Assignment:
The response should be the complete listing below, unchanged.

Input material:

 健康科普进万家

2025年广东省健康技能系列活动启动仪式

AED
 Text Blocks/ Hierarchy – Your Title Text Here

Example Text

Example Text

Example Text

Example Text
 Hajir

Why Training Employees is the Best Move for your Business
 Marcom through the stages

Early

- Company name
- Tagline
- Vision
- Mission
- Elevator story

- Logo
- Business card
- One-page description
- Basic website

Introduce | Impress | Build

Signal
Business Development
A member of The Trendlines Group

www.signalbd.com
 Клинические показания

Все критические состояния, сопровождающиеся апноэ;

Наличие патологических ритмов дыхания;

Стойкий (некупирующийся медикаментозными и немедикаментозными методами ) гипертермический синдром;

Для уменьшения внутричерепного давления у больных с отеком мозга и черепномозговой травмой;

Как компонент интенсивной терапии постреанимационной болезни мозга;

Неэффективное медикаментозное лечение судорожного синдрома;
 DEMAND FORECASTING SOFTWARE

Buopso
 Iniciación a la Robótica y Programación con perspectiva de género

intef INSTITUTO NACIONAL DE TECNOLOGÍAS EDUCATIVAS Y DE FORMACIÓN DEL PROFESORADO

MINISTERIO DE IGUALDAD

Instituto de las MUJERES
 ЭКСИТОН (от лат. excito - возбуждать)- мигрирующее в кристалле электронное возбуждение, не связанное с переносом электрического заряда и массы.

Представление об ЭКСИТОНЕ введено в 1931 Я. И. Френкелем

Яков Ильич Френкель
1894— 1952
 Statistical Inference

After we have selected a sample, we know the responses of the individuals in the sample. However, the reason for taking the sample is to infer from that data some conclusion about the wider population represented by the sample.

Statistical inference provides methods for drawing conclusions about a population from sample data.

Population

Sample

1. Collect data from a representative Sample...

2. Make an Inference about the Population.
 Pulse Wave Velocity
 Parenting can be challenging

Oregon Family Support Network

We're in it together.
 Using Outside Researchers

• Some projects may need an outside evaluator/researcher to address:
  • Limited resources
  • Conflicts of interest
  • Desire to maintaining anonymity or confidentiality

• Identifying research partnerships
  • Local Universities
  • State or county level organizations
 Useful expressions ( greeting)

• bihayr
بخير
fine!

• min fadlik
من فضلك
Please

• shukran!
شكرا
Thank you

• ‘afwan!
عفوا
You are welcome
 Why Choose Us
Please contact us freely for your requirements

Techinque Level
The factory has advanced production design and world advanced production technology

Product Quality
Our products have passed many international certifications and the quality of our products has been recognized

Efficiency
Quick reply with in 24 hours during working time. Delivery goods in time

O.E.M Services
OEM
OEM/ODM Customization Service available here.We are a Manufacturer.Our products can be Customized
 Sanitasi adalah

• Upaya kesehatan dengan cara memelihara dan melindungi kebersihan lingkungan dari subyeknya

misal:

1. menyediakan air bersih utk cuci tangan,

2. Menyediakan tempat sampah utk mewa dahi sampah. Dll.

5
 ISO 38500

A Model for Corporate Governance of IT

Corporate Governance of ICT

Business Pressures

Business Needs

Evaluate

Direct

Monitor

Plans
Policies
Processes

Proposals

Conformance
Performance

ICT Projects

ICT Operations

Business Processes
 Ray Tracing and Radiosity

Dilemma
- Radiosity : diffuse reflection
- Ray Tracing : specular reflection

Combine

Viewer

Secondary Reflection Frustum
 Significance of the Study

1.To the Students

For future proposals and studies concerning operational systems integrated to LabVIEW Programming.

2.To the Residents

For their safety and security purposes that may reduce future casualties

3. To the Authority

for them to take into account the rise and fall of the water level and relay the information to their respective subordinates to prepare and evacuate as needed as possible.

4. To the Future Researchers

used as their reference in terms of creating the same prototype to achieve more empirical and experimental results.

Exercise answer:
 健康科普进万家

2025年广东省健康技能系列活动启动仪式

AED
 Text Blocks/ Hierarchy – Your Title Text Here

Example Text

Example Text

Example Text

Example Text
 Hajir

Why Training Employees is the Best Move for your Business
 Marcom through the stages

Early

- Company name
- Tagline
- Vision
- Mission
- Elevator story

- Logo
- Business card
- One-page description
- Basic website

Introduce | Impress | Build

Signal
Business Development
A member of The Trendlines Group

www.signalbd.com
 Клинические показания

Все критические состояния, сопровождающиеся апноэ;

Наличие патологических ритмов дыхания;

Стойкий (некупирующийся медикаментозными и немедикаментозными методами ) гипертермический синдром;

Для уменьшения внутричерепного давления у больных с отеком мозга и черепномозговой травмой;

Как компонент интенсивной терапии постреанимационной болезни мозга;

Неэффективное медикаментозное лечение судорожного синдрома;
 DEMAND FORECASTING SOFTWARE

Buopso
 Iniciación a la Robótica y Programación con perspectiva de género

intef INSTITUTO NACIONAL DE TECNOLOGÍAS EDUCATIVAS Y DE FORMACIÓN DEL PROFESORADO

MINISTERIO DE IGUALDAD

Instituto de las MUJERES
 ЭКСИТОН (от лат. excito - возбуждать)- мигрирующее в кристалле электронное возбуждение, не связанное с переносом электрического заряда и массы.

Представление об ЭКСИТОНЕ введено в 1931 Я. И. Френкелем

Яков Ильич Френкель
1894— 1952
 Statistical Inference

After we have selected a sample, we know the responses of the individuals in the sample. However, the reason for taking the sample is to infer from that data some conclusion about the wider population represented by the sample.

Statistical inference provides methods for drawing conclusions about a population from sample data.

Population

Sample

1. Collect data from a representative Sample...

2. Make an Inference about the Population.
 Pulse Wave Velocity
 Parenting can be challenging

Oregon Family Support Network

We're in it together.
 Using Outside Researchers

• Some projects may need an outside evaluator/researcher to address:
  • Limited resources
  • Conflicts of interest
  • Desire to maintaining anonymity or confidentiality

• Identifying research partnerships
  • Local Universities
  • State or county level organizations
 Useful expressions ( greeting)

• bihayr
بخير
fine!

• min fadlik
من فضلك
Please

• shukran!
شكرا
Thank you

• ‘afwan!
عفوا
You are welcome
 Why Choose Us
Please contact us freely for your requirements

Techinque Level
The factory has advanced production design and world advanced production technology

Product Quality
Our products have passed many international certifications and the quality of our products has been recognized

Efficiency
Quick reply with in 24 hours during working time. Delivery goods in time

O.E.M Services
OEM
OEM/ODM Customization Service available here.We are a Manufacturer.Our products can be Customized
 Sanitasi adalah

• Upaya kesehatan dengan cara memelihara dan melindungi kebersihan lingkungan dari subyeknya

misal:

1. menyediakan air bersih utk cuci tangan,

2. Menyediakan tempat sampah utk mewa dahi sampah. Dll.

5
 ISO 38500

A Model for Corporate Governance of IT

Corporate Governance of ICT

Business Pressures

Business Needs

Evaluate

Direct

Monitor

Plans
Policies
Processes

Proposals

Conformance
Performance

ICT Projects

ICT Operations

Business Processes
 Ray Tracing and Radiosity

Dilemma
- Radiosity : diffuse reflection
- Ray Tracing : specular reflection

Combine

Viewer

Secondary Reflection Frustum
 Significance of the Study

1.To the Students

For future proposals and studies concerning operational systems integrated to LabVIEW Programming.

2.To the Residents

For their safety and security purposes that may reduce future casualties

3. To the Authority

for them to take into account the rise and fall of the water level and relay the information to their respective subordinates to prepare and evacuate as needed as possible.

4. To the Future Researchers

used as their reference in terms of creating the same prototype to achieve more empirical and experimental results.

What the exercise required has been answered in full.